Etching reaction-based photoelectrochemical immunoassay of aflatoxin B1 in foodstuff using cobalt oxyhydroxide nanosheets-coating cadmium sulfide nanoparticles as the signal tags

• Published in: Analytica chimica acta Vol. 1052; pp. 49 - 56
• Main Authors: Su, Lingshan, Song, Yanling, Fu, Caili, Tang, Dianping
• Format: Journal Article
• Language: English
• Published: Amsterdam Elsevier B.V 04.04.2019; Elsevier BV
• Subjects: Aflatoxin B1; Alkaline phosphatase; Ascorbic acid; Bovine serum albumin; Cadmium; Cadmium sulfide; Cadmium sulfide nanoparticles; Carbon dioxide; Coated electrodes; Cobalt; Cobalt oxyhydroxide; Cobalt oxyhydroxide nanosheets; Electrodes; Enzyme-linked immunosorbent assay; Etching; Etching reaction; Immunoassay; Immunosensors; Nanoparticles; Nanosheets; Phosphates; Photoelectric effect; Photoelectric emission; Photoelectrochemical immunoassay; Photosensitivity; Serum albumin; Sulfides; Vitamin C; Aflatoxin B1; Etching reaction; Photoelectrochemical immunoassay; Cadmium sulfide nanoparticles; Cobalt oxyhydroxide nanosheets
• ISSN: 0003-2670; 1873-4324
• DOI: 10.1016/j.aca.2018.11.059

A new split-type photoelectrochemical (PEC) immunosensing platform was designed for sensitive detection of aflatoxin B1 (AFB1) in foodstuffs, coupling with enzymatic hydrolysate-triggered etching reaction of cobalt oxyhydroxide (CoOOH) on cadmium sulfide (CdS) nanoparticles-functionalized interface.

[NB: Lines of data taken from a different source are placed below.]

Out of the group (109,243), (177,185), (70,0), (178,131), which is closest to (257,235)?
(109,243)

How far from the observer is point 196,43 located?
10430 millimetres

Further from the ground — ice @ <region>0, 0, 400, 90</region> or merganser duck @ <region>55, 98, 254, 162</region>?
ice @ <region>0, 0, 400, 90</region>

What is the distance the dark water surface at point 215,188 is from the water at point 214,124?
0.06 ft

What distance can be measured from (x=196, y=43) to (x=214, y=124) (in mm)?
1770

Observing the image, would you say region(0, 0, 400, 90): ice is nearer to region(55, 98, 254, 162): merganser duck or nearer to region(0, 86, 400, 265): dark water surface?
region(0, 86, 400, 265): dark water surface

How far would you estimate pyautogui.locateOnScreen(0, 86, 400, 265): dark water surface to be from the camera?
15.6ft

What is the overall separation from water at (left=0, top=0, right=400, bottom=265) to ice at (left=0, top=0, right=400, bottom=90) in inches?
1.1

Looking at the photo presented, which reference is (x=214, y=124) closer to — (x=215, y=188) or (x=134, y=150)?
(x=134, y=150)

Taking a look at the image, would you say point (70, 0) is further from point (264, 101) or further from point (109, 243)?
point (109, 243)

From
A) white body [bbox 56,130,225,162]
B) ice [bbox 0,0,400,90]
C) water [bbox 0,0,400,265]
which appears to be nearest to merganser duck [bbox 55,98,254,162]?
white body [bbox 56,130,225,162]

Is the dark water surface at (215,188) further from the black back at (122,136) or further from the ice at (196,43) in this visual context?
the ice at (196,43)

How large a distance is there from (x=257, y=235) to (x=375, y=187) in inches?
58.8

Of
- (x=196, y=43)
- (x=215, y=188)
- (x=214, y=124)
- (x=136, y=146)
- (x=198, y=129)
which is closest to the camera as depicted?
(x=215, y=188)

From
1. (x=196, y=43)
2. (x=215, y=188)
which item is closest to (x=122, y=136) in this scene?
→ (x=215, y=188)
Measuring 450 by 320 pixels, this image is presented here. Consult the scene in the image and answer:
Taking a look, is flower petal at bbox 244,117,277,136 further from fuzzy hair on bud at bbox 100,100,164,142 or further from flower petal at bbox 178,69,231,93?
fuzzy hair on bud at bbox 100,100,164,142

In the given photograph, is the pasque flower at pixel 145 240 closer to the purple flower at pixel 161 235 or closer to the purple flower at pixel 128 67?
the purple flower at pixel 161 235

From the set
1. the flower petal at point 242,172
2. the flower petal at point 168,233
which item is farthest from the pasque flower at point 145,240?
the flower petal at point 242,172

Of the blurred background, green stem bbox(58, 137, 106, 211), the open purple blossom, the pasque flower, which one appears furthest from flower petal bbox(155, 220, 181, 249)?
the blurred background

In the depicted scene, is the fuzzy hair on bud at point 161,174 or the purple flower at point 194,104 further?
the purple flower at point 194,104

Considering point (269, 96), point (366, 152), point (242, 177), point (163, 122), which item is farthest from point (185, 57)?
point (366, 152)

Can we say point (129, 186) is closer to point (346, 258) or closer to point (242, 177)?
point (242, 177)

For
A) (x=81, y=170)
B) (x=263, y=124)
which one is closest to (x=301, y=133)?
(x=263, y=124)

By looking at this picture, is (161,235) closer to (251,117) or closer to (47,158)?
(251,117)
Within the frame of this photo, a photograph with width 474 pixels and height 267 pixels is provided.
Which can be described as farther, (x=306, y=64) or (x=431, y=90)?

Initially, the photosensitive electrode was prepared by coating CoOOH nanosheets on the surface of CdS nanoparticles to quench the photocurrent. Thereafter, a competitive-type enzyme immunoreaction was carried out on monoclonal anti-AFB1 antibody-conjugated magnetic bead by using alkaline phosphatase (ALP)-labeled bovine serum albumin-AFB1 (AFB1-BSA) conjugate as the competitor. With the formation of immunocomplex, the carried ALP hydrolyzed ascorbic acid 2-phosphate (AAP) into ascorbic acid (AA) and phosphate. The former ascorbic acid produced etched or dissolved CoOOH nanosheets into Co2+ ions, thus resulting in the exposure of CdS nanoparticles on the surface to enhance the photocurrent of the modified electrode. Under optimum conditions, the photocurrent decreased linearly with the increasing AFB1 concentration in the dynamic range of 0.01–10 ng mL−1, and the limit of detection was 2.6 pg mL−1. The precision of this method (expressed as RSD) was ±8.6%. In addition, the accuracy was monitored by analyzing spiked food samples, and gave the well-matched results with the referenced ELISA method. [Display omitted] •We designed an in-situ amplified photoelectrochemical immunoassay for aflatoxin B1.•Enzyme-triggered etching reaction was used for the signal amplification.•CoOOH nanosheets-coated CdS nanoparticles were utilized as the signal tags.